# ¿Cuando "te" "ti" "de" y "di" se pronuncian distinto?



## dani_360

Cual es la regla para saber cuando "te" y "ti" suenan como "che" y "chi"? 

a veces en una palabras lo pronuncian distinto

la palabra portuguesa "este" (este problema, este computador) se pronuncia como "chi"?


----------



## curlyboy20

Bem-vindo ao fórum 

No brasil "ti" sempre é pronunciado "_chi", _ao princípio, no meio ou ao final da palavra, sempre é_ "chi"._

"Te" somente se pronuncia _"chi" _ao final de uma palavra (Presente, Avante, diante) e também quando se trata do pronome complemento:_ Vou te dar mais dinheiro. _A palavra "teatro" é comumente pronunciada _"Chi-á-tru"._

_Este _se pronuncia *"ísh-chi", *mais ou menos.


----------



## vf2000

Dani, assim como o inglês, o português também tem essa dificuldade de pronúncia.

Curlyboy, a sua tentativa foi boa, mas lembre que a parte norte do Brasil ainda mantêm uma pronúncia mais parecida (e não igual) ao outro lado do atlântico e o Sul, por influência de uma imigração mais recente, do pós-guerra, e talvez de los hermanos hispanos, às vezes seguem a escrita.

Logo, logo chegará um representante para dizer que mais abaixo tem quem pronuncie /té-á-tro/.

_ _ _ _ _

Objetivo del ejercicio: Actualiza el fragmento del hilo sobre pronunciación que se abre con las palabras "Dani, assim como" y se cierra con "quem pronuncie /té-á-tro/.", poniendo "migração" en lugar de "imigração". Los registros proceden de otra fuente.

_ _ _ _ _

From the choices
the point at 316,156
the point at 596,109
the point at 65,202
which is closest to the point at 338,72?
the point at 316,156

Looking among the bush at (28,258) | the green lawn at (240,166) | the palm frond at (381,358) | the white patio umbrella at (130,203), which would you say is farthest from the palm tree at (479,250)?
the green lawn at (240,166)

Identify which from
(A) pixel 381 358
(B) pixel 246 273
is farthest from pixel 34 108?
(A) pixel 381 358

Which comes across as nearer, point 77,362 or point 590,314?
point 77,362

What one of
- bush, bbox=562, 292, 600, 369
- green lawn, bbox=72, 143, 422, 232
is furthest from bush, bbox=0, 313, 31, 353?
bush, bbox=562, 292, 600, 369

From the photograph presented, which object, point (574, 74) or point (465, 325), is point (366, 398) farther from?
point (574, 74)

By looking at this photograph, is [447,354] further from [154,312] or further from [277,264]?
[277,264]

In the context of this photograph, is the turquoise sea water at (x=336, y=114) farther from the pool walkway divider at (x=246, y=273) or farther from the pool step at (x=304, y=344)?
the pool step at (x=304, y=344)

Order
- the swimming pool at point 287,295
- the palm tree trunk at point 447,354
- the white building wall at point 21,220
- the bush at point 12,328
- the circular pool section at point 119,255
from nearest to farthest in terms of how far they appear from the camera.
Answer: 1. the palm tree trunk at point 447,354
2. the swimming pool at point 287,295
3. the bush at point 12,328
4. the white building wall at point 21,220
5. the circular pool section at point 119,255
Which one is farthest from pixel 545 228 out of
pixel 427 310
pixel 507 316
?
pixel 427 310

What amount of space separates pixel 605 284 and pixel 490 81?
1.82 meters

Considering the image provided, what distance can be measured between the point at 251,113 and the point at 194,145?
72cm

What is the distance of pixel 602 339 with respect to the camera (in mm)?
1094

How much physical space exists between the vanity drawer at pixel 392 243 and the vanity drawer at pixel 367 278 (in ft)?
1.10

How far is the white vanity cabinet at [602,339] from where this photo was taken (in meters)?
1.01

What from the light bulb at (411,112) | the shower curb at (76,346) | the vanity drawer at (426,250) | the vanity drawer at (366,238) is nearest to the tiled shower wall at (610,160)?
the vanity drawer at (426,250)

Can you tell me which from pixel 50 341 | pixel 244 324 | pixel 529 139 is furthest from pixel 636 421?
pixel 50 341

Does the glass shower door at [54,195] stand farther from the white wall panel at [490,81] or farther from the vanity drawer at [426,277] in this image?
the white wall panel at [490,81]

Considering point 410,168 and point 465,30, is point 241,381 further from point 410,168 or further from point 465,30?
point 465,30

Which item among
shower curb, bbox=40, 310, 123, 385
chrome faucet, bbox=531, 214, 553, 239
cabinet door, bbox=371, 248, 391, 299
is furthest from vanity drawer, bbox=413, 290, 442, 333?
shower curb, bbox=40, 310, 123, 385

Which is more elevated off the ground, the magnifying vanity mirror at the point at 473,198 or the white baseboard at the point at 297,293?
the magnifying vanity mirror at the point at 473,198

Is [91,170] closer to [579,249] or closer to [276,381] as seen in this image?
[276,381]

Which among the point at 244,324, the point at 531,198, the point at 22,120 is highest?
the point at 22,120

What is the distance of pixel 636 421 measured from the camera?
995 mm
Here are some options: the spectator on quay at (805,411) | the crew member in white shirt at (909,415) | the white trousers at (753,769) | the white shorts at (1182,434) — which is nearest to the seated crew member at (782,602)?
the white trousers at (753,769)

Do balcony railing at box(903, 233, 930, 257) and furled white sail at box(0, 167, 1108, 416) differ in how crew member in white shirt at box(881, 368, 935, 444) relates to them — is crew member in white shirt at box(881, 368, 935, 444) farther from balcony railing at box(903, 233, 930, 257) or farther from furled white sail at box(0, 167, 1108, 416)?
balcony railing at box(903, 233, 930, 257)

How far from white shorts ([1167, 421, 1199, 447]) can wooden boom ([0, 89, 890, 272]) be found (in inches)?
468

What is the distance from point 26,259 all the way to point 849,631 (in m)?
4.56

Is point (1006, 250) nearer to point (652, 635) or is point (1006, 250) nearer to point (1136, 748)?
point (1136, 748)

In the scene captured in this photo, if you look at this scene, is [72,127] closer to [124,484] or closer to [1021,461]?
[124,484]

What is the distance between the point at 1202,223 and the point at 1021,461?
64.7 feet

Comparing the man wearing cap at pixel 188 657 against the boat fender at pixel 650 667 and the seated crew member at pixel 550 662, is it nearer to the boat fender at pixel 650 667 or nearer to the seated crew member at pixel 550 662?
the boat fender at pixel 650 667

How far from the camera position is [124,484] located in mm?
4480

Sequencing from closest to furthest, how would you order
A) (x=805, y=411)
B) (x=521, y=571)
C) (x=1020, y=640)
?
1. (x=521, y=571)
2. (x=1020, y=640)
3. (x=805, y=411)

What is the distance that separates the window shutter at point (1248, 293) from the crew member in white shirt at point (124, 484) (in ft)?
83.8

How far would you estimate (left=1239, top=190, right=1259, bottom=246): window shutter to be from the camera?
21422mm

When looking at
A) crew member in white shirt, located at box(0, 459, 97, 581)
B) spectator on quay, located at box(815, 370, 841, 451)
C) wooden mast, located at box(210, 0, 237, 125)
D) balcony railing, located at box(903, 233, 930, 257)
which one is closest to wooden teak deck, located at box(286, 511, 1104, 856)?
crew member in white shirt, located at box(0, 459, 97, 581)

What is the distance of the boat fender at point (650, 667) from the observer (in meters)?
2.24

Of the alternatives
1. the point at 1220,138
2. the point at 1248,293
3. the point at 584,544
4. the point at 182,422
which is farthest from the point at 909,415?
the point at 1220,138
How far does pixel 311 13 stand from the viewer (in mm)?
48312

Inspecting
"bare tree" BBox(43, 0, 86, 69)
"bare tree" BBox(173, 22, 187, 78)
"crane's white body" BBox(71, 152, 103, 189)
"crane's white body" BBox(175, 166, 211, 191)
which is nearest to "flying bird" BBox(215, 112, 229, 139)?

_ _ _ _ _

Respuesta correcta:
Dani, assim como o inglês, o português também tem essa dificuldade de pronúncia.

Curlyboy, a sua tentativa foi boa, mas lembre que a parte norte do Brasil ainda mantêm uma pronúncia mais parecida (e não igual) ao outro lado do atlântico e o Sul, por influência de uma migração mais recente, do pós-guerra, e talvez de los hermanos hispanos, às vezes seguem a escrita.

Logo, logo chegará um representante para dizer que mais abaixo tem quem pronuncie /té-á-tro/.